Patrick Giromini, architect Dr. EPFL, defended Ph.D (2021)

This thesis addresses the question of abandonment in architecture, not in its negative sense of desertion, but as a possibility offered to buildings which have lost their original purpose, which is to say those buildings from social and economic contexts which no longer exist. In particular, this study focusses on rural Alpine architecture, which has been considered in light of the findings of a case study on the Hérens valley in Valais.

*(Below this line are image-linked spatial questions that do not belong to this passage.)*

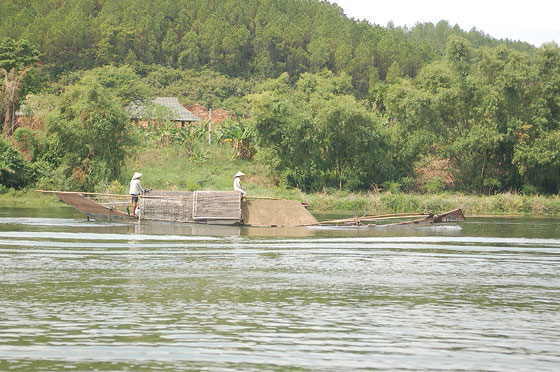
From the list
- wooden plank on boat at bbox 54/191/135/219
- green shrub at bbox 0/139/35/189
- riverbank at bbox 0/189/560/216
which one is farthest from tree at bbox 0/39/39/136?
wooden plank on boat at bbox 54/191/135/219

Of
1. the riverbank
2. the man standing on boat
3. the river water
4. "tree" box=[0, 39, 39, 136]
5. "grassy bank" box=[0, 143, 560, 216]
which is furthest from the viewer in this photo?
"tree" box=[0, 39, 39, 136]

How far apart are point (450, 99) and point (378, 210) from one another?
34.4ft

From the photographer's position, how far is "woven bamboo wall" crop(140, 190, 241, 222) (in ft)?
75.2

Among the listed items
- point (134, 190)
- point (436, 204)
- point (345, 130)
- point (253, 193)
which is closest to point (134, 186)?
point (134, 190)

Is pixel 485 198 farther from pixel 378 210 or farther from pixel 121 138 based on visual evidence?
pixel 121 138

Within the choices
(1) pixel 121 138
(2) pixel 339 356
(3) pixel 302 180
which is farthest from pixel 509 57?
(2) pixel 339 356

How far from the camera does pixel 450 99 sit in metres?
42.0

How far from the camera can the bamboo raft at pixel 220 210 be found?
2295 cm

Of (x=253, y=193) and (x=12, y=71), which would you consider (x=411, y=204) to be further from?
(x=12, y=71)

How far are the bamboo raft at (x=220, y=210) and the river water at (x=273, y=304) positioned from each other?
2.52 m

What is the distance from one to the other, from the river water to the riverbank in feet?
44.8

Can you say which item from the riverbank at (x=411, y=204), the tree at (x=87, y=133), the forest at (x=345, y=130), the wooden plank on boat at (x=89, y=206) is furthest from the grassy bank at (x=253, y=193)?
the wooden plank on boat at (x=89, y=206)

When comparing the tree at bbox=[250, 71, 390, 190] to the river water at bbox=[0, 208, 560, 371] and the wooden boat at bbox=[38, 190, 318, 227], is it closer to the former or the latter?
the wooden boat at bbox=[38, 190, 318, 227]

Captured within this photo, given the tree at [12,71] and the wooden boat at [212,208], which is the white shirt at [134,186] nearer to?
the wooden boat at [212,208]
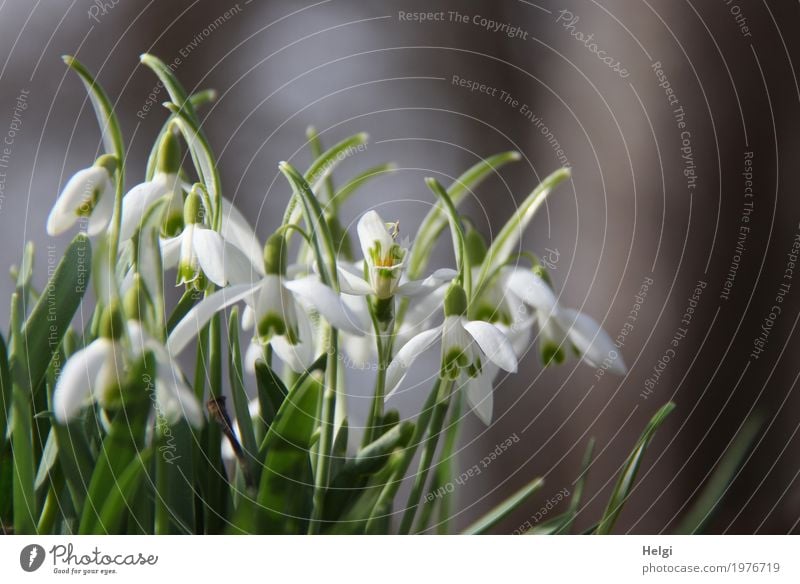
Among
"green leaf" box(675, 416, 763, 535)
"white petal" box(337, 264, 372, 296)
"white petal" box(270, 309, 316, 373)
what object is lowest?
"green leaf" box(675, 416, 763, 535)

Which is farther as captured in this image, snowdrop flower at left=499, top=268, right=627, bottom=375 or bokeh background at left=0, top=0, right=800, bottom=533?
bokeh background at left=0, top=0, right=800, bottom=533

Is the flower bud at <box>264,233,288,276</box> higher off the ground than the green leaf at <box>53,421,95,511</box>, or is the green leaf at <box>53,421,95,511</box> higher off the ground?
the flower bud at <box>264,233,288,276</box>

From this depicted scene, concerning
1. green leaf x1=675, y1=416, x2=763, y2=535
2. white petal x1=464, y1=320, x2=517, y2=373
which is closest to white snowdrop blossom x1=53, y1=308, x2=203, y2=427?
white petal x1=464, y1=320, x2=517, y2=373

Although scholarship exists on abandonment, it has not yet been the subject of a specific investigation and is often used as a simple heuristic tool to read the phenomena which characterise mountainous regions.
The objective is to understand rural architecture of the Alpine region and to guide future interventions on this area of research. This is accomplished by putting aside rhetorical readings, especially those which apply a notion of the vernacular without analysing the real scope of this term and its relevance when it is used in the description of the context which is treated here.

A bipartite methodology corresponds to the two parts of this thesis, which were produced in parallel throughout the research process. On one side, a series of key words that are habitually associated with rural architecture are analysed. Existing discourses are deconstructed, with the aim of reconstructing a new discourse that is capable of taking specificity into account on many levels, notably in relation to architectural plans. On the other side, there is fieldwork and the survey of the chosen locale, the Hérens valley, in order to test the formulated hypotheses, and to bring them to life through drafting tools.

This has made it possible to invent an interpretative grid and a novel operating tool, which, relying on the analysis and knowledge of the original reasons for rural architecture in the Alpine region, will guide future interventions. As such, abandonment becomes a place of materialisation in the construction of the Alpine territory, giving it a horizon of meaning, which is to say that it is a limit case which directs and retains.